Washington is the latest state that will be raising its smoking and vaping age to 21. The Washington State Senate just passed a bill and Gov. Jay Inslee quickly signed it earlier this month.
This is a push going on nationwide in cities and states. Washington is the ninth state in the nation to raise the smoking/vaping age to 21.
This is something I’ve long had slightly mixed feelings about. I think there’s a valid argument that if you’re old enough to vote, join the military and go to adult jail, you’re old enough to smoke and vape.
During debate over the measure, Sen. Mike Padden, R-Spokane Valley, pointed out that 18-year-olds can make major life decisions such as joining the military, and called it hypocritical to stop them from smoking if they wanted.
“The nanny state is alive and well, and this is another example,” said Padden.
However, I also hear the argument that this is a tool to stop the rapid increase in teen vaping. If you have to be 21 to buy vaping products it makes it that much harder for some 15-year-old kid to do it in a convenience store.
There are bills in other states, such as Virginia and Texas, to raise the smoking age, but I have no idea if there is any chance of passage in these states.
This is an issue where I tend to split off from a lot of anti-tobacco advocates.

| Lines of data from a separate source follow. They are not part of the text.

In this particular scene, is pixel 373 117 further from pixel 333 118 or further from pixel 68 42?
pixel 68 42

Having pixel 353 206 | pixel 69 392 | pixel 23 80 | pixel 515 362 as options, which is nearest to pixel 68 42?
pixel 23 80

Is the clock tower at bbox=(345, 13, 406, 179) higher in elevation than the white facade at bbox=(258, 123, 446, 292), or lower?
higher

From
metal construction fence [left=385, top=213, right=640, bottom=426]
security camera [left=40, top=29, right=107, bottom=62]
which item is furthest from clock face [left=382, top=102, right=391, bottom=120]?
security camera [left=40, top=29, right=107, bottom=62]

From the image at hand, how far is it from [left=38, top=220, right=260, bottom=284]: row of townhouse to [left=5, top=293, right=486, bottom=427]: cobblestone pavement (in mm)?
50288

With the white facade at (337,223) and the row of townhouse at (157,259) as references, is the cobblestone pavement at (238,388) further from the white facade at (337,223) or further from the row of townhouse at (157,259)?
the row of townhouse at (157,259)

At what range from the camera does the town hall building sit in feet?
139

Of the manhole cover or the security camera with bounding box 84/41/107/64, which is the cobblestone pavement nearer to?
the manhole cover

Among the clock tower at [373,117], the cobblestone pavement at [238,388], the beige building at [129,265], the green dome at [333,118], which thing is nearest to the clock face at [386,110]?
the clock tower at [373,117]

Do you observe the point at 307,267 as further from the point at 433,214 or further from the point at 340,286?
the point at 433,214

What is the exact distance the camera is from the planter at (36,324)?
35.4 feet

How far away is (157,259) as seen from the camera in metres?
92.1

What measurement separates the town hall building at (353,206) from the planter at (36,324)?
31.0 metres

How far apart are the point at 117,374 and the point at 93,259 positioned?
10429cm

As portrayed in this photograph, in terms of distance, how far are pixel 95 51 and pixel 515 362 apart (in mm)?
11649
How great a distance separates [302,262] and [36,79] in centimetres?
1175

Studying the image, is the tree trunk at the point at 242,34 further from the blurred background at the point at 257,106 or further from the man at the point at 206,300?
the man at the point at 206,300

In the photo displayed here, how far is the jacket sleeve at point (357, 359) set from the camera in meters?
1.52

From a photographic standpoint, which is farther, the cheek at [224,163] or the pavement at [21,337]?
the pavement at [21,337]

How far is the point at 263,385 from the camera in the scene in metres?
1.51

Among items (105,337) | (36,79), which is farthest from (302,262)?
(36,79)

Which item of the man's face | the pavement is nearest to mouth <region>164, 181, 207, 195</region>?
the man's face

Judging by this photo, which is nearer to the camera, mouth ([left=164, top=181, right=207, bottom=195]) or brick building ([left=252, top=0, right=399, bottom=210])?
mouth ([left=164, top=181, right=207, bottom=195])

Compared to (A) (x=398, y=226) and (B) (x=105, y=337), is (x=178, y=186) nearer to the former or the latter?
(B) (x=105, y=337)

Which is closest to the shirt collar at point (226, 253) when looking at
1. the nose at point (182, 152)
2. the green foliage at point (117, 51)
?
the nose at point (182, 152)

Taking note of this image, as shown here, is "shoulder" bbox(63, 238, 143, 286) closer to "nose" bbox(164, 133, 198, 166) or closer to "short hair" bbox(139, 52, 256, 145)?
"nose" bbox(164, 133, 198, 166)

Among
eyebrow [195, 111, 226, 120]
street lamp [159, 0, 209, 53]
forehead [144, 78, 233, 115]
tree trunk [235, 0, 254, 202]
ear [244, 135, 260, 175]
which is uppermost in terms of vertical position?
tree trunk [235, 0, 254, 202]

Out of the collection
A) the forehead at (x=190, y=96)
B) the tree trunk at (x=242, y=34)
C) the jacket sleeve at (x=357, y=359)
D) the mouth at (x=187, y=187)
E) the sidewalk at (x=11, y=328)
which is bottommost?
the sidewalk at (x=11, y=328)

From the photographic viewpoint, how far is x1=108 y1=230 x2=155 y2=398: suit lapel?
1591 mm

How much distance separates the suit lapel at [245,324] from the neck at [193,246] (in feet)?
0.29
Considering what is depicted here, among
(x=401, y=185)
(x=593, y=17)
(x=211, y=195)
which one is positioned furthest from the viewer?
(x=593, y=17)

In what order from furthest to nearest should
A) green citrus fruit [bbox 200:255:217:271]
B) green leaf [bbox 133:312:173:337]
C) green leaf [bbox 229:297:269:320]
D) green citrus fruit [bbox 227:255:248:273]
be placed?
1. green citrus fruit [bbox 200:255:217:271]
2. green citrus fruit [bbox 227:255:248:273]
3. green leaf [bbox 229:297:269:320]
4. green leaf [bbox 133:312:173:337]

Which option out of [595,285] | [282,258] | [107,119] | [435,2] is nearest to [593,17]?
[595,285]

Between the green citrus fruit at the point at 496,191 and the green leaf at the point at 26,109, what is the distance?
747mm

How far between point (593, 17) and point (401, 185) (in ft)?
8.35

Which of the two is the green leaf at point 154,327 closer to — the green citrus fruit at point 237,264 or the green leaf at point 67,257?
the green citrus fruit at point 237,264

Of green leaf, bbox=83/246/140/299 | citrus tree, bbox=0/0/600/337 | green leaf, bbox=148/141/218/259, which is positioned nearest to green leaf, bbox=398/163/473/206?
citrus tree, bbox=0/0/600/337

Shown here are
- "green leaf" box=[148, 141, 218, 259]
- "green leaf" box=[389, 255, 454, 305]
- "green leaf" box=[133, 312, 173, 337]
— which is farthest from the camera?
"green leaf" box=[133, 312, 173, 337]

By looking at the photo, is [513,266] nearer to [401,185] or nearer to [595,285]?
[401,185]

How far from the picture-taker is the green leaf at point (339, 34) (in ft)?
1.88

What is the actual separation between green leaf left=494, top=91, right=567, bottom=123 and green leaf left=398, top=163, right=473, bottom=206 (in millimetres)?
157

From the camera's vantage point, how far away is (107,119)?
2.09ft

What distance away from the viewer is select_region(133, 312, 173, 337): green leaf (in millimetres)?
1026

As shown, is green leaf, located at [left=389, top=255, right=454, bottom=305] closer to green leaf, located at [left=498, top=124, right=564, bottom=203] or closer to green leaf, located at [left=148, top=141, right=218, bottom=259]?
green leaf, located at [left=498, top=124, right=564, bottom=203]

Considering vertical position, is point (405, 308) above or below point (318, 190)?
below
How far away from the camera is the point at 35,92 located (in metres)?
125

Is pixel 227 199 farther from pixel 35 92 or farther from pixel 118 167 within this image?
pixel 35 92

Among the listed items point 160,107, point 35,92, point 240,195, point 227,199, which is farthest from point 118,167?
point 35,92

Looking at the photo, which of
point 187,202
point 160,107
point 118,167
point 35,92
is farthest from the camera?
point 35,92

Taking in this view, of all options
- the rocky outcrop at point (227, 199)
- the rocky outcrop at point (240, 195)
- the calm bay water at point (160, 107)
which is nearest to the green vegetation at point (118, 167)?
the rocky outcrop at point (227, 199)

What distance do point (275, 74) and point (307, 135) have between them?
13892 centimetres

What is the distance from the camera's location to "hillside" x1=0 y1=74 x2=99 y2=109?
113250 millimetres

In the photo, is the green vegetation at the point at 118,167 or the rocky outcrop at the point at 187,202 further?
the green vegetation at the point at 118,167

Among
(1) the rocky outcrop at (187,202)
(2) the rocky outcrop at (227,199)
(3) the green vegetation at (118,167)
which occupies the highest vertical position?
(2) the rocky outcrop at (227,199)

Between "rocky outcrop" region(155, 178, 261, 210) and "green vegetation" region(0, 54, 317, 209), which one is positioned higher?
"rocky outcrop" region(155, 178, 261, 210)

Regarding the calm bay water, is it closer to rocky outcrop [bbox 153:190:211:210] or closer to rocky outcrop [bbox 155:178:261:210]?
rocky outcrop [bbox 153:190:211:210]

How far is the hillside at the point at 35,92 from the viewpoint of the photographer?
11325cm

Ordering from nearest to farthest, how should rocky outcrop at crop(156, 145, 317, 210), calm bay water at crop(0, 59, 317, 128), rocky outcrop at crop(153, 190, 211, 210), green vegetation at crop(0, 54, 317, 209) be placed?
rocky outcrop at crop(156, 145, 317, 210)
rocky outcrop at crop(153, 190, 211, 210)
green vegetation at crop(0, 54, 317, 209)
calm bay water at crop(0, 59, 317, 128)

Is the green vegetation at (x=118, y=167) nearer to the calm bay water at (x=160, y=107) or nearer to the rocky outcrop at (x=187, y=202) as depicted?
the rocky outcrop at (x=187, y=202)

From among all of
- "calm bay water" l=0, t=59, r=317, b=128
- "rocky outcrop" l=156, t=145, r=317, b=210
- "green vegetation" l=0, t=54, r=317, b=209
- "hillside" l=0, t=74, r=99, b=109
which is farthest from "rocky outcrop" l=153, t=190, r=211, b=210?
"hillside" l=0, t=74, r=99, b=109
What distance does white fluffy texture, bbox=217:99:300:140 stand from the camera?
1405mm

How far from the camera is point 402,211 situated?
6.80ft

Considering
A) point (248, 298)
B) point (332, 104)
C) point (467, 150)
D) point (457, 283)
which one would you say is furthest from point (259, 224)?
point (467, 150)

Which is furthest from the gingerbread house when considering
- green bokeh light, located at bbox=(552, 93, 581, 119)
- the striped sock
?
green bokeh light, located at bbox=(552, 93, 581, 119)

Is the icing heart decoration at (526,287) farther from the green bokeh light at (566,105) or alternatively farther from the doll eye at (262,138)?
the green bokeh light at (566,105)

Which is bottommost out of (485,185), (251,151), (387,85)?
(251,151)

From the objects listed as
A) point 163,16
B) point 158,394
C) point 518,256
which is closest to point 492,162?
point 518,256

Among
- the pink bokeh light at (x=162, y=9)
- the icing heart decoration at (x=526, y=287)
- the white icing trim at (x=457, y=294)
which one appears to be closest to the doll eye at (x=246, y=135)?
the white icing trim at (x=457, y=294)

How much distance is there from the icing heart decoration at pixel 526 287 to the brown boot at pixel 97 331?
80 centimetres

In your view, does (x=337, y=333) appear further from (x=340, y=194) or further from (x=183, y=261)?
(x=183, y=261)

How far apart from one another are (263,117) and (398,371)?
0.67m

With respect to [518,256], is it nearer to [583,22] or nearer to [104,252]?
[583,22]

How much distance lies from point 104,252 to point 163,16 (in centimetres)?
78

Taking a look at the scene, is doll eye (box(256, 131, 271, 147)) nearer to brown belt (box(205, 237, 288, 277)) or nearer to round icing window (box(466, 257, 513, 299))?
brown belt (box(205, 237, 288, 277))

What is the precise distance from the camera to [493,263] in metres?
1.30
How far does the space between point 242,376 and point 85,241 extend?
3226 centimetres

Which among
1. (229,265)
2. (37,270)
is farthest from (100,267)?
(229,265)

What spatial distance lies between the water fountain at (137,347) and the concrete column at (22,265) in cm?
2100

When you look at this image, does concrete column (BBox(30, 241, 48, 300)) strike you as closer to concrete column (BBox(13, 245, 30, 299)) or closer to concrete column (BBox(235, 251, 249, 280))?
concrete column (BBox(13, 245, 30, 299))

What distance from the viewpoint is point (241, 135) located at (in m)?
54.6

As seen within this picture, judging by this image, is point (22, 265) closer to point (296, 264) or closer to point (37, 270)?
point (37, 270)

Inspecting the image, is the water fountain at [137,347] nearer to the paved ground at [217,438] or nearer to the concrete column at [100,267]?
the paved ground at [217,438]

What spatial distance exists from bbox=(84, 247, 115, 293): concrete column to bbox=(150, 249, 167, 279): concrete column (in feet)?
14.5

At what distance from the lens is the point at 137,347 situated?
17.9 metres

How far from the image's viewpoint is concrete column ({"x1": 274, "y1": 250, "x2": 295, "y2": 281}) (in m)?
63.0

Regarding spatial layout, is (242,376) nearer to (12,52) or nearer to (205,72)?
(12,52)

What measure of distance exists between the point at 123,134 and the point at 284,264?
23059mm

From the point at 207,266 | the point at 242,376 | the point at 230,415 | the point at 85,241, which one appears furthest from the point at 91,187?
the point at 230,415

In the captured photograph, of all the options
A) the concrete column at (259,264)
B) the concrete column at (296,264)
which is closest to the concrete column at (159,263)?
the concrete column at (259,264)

Washington Attorney General Bob Ferguson announced a bill last week to raise the smoking age in Washington from 18 to 21. It’s an effort I can’t totally get behind for several reasons.
First of all, when do most kids start smoking? Virtually no kids actually start smoking when they turn 18. Most kids start smoking at 14 or 15 or even younger. So, I have to question if such a law would get much accomplished in stopping kids from smoking. Most kids have already been smoking for at least three or four years by the time they turn 18. Putting off the legal age for buying cigarettes another three years isn’t going to change that.
Secondly, I have a Libertarian enough streak that I buy the argument that at 18 kids can vote, join the military and go to prison for committing a crime. They can do anything except buy alcohol or weed — and I have a Socialist enough streak to see the logic behind laws trying to keep alcohol away from 18- and 19-year-olds, because 18-year-olds aren’t smart enough yet to know when they’ve had too much to drive, etc. (Like everyone over 21 is, but you see my point.).
Anyway, I’m all for keeping kids from cigarettes, but the best tactic is education, and spending resources on educating kids on why tobacco is bad, rather than spending resources trying to enforce a new law. I’m for common-sense solutions that I think will actually accomplish something, and I don’t see the common sense in raising the smoking age to 21.